### [Work task]
In the listing below, count the lines that contain the string "trap", and state that number without further words.

### [Data extract]
------------------------------------------------

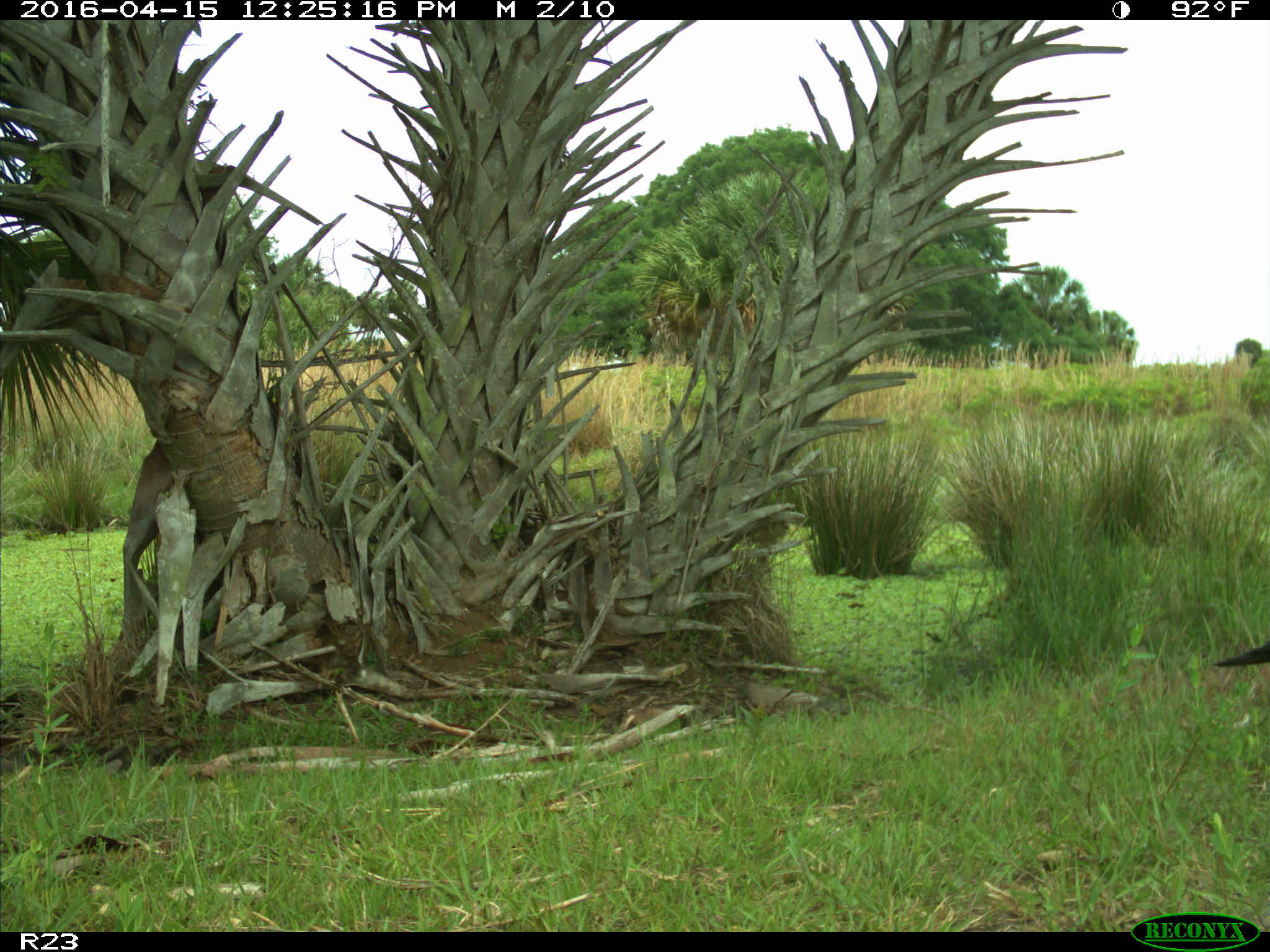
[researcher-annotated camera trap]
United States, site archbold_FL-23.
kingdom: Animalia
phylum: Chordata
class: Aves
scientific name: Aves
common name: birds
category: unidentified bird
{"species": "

------------------------------------------------

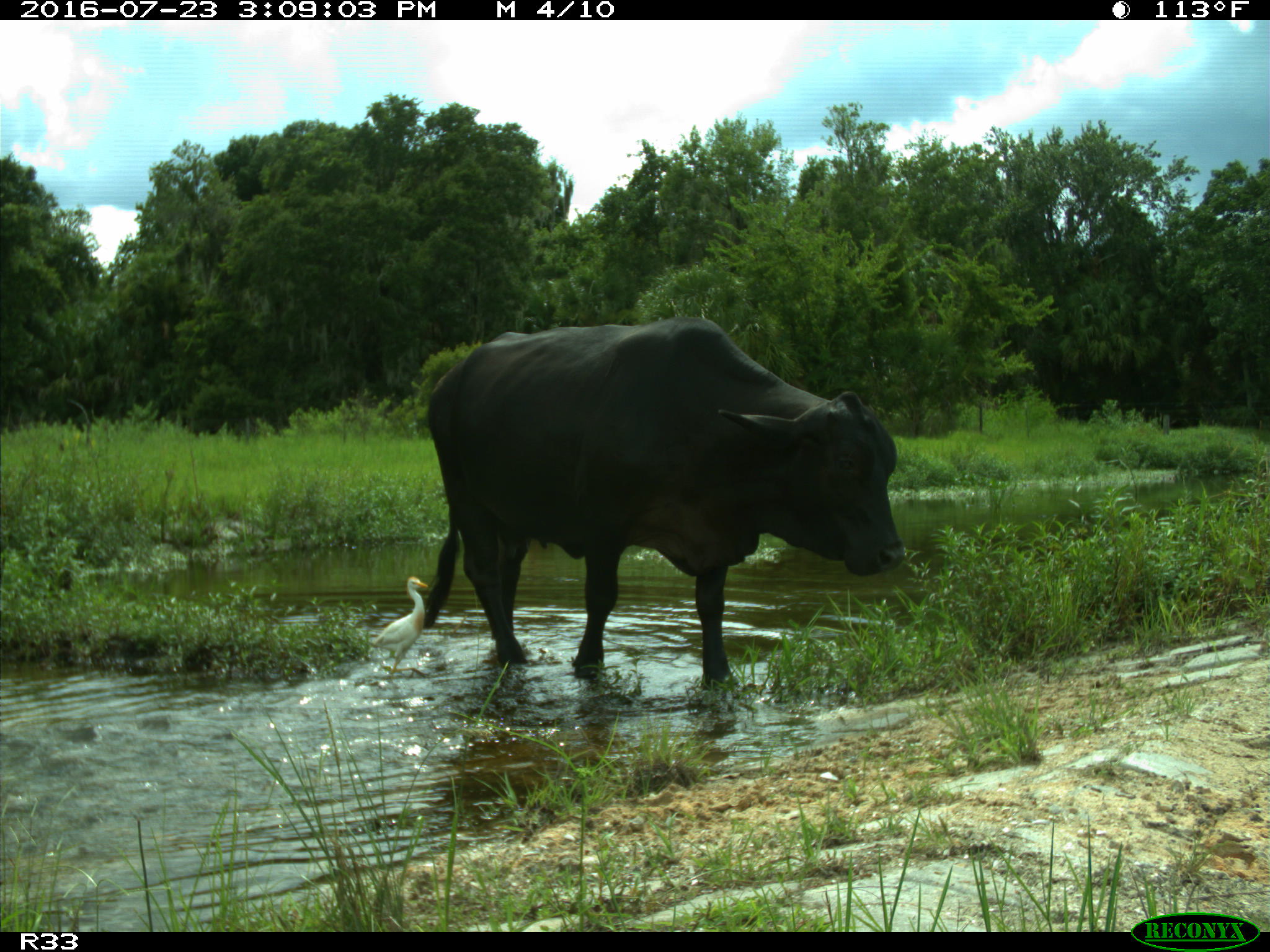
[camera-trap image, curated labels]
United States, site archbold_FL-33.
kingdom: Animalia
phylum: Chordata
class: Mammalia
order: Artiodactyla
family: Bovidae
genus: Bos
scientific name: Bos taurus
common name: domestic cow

------------------------------------------------

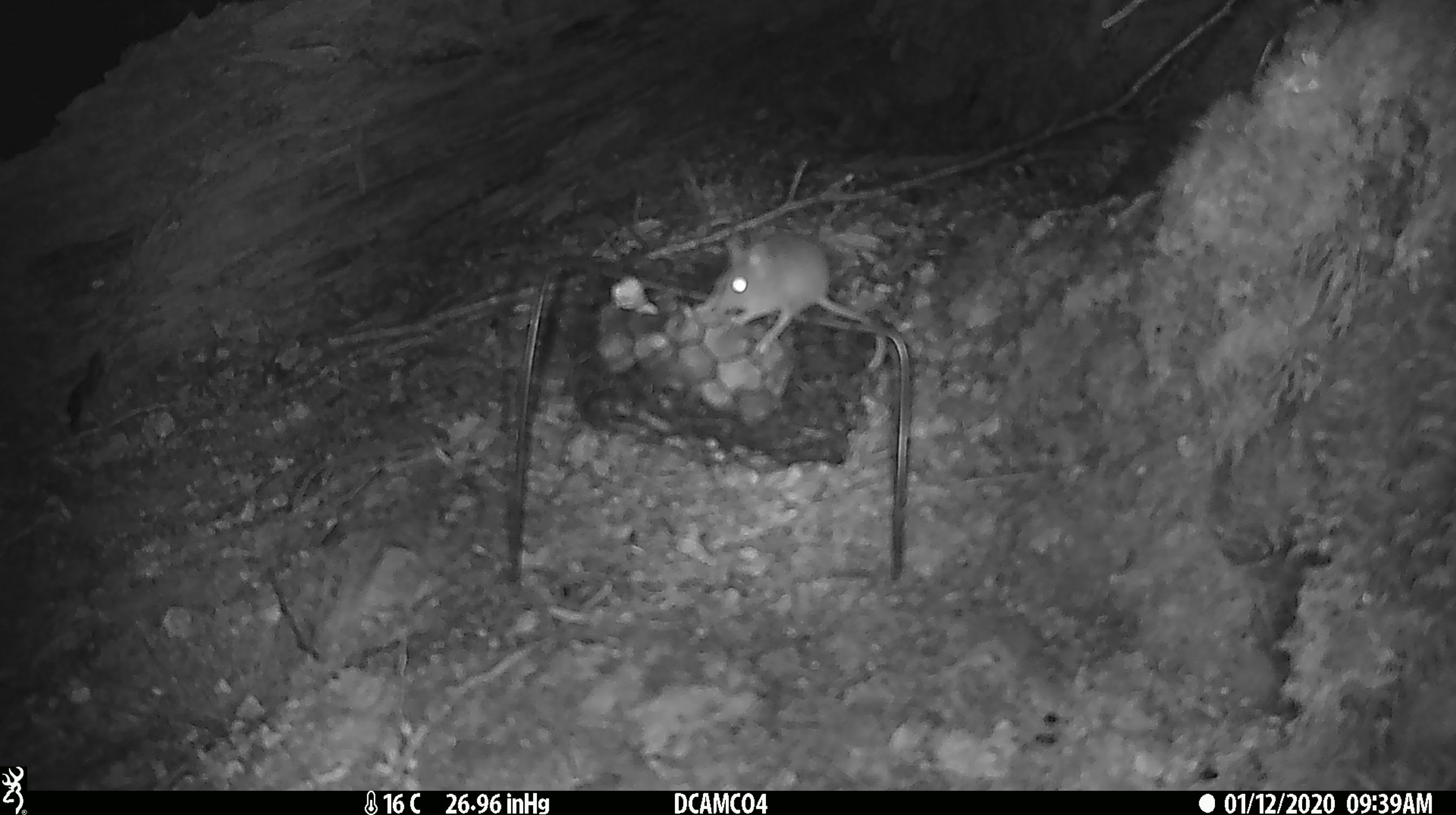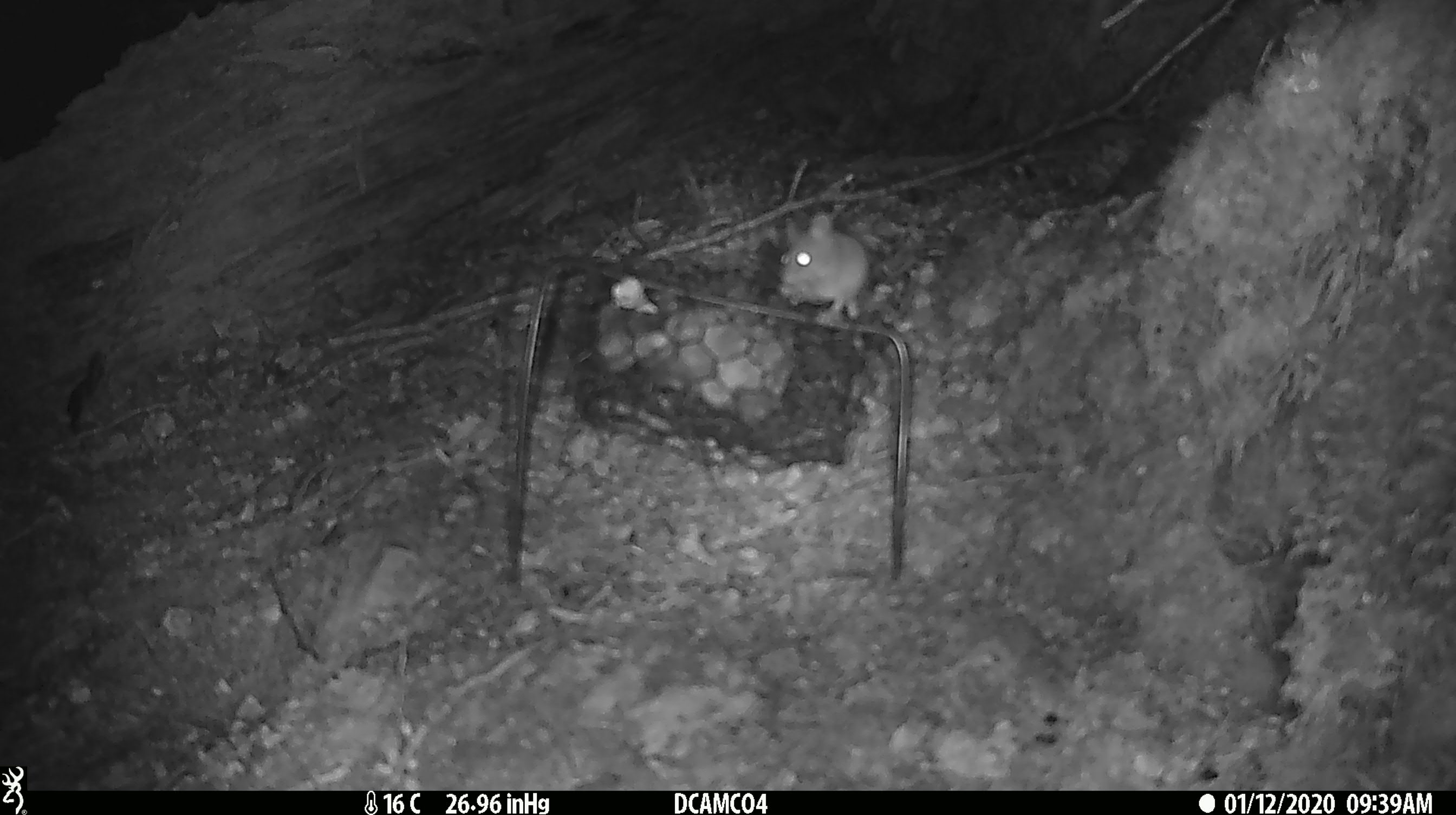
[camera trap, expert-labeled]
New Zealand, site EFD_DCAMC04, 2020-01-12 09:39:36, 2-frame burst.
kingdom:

------------------------------------------------

### [The answer]
3